Some nights I fall asleep reading comics until the iPad glass hits me in the face.

Man, I really hate going to bed.

Imagine what might happen if the government removed your ability to sleep? What nightmares await you when the brain can’t rest? Will it unlock a power you didn’t know you had?

The third issue of sleeper hit (pun intended) John Flood hits shelves this week from the waking mind of Justin Jordan (The Strange Talent of Luther Strode, Shadowman, Deep State). Justin took a few minutes away from his busy work and convention schedule to give us the skinny on his sleep deprived detective comic book over at BOOM!, available at your local store and digitally today.

FOG!: Thanks for taking the time today between cons and your busy schedule. Your new book John Flood from BOOM! is keeping me up at night! What’s the skinny on this night owl? Is this your first book at BOOM!? What attracted you to this publisher for John Flood?

Justin Jordan: John Flood is actually my second book at BOOM!, Deep State, with Ariela Kristantina and Ben Wilsonham, was the first.

As to why BOOM! for John Flood?

Well, it’s a weird book.

So much so that I didn’t like the odds of us being able to successfully do it at Image. Successfully, here, meaning that everyone gets paid.

 But beyond making sure Jorge and Tamra weren’t working for nothing, this is also such a weird and complex book that I really needed editorial support to make the book I wanted to make, which I got at BOOM!.

This would have been a different and, I think, not as good book elsewhere.

I remember your amazing artist Jorge Coelho from Venom a year or so back. Did you seek him out? The style seems a really great fit for the story you are telling!



I’ve known Jorge online for a while now, and we met a couple years back in person at NYCC.

Likewise, Tamra and I have been trying to work together for some years now. It happened they ended up working together on the Sleepy Hollow books at BOOM!, and they were my first choice for the book. Which, happily, they agreed to do.

They’re able to convey the kind of dream like fantasmagorical look I wanted for the book, and that art style is really, really critical to making the book what it is.

Flood is a bit of a different kind of hero, a detective, but one that can see patterns in crimes mostly because he is in a fugue state from his government-issued insomnia. What happens to a writer that can’t sleep?

In my case, I get weird and unproductive. I’ve had problems with insomnia before, and I’m still not a tremendously great sleeper, and the ways you get weird and whippy and try to fill your time

Why is Lyta giving her job as John Flood’s assistant to Alexander Berry? What makes that partnership so important to solving crimes or to keeping Flood somewhat sane?

Lyta giving up her job is not…entirely voluntarily. That does get answered in the series, but the short answer is that Berry is a lot better at guaranteeing Flood’s physical safety. His mental safety, or the safety of those around him, maybe less so.

But Flood needs someone to serve as sort of a reality guidepost for him, and a kind of moral compass, which is why he desperately needs Lyta and Berry.

How did Flood get all of his money and his gigantic if ill-kempt house?

* **Data section**:

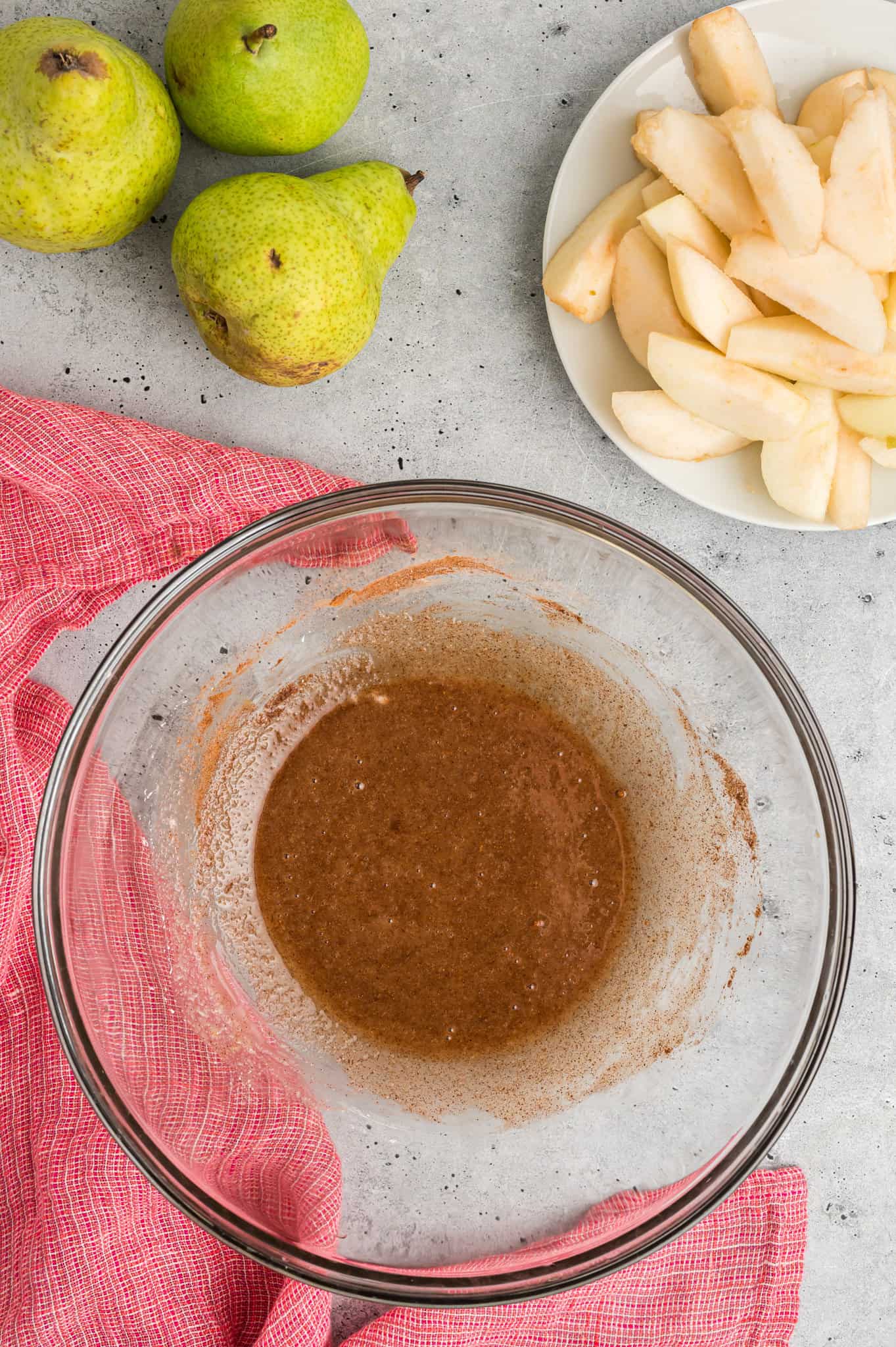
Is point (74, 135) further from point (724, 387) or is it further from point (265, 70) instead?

* **Written instruction**: Return the passage of the John Flood interview that starts with "Lyta giving up" and goes on through "Lyta and Berry.", word for word.

* **Final result**:
Lyta giving up her job is not…entirely voluntarily. That does get answered in the series, but the short answer is that Berry is a lot better at guaranteeing Flood’s physical safety. His mental safety, or the safety of those around him, maybe less so.

But Flood needs someone to serve as sort of a reality guidepost for him, and a kind of moral compass, which is why he desperately needs Lyta and Berry.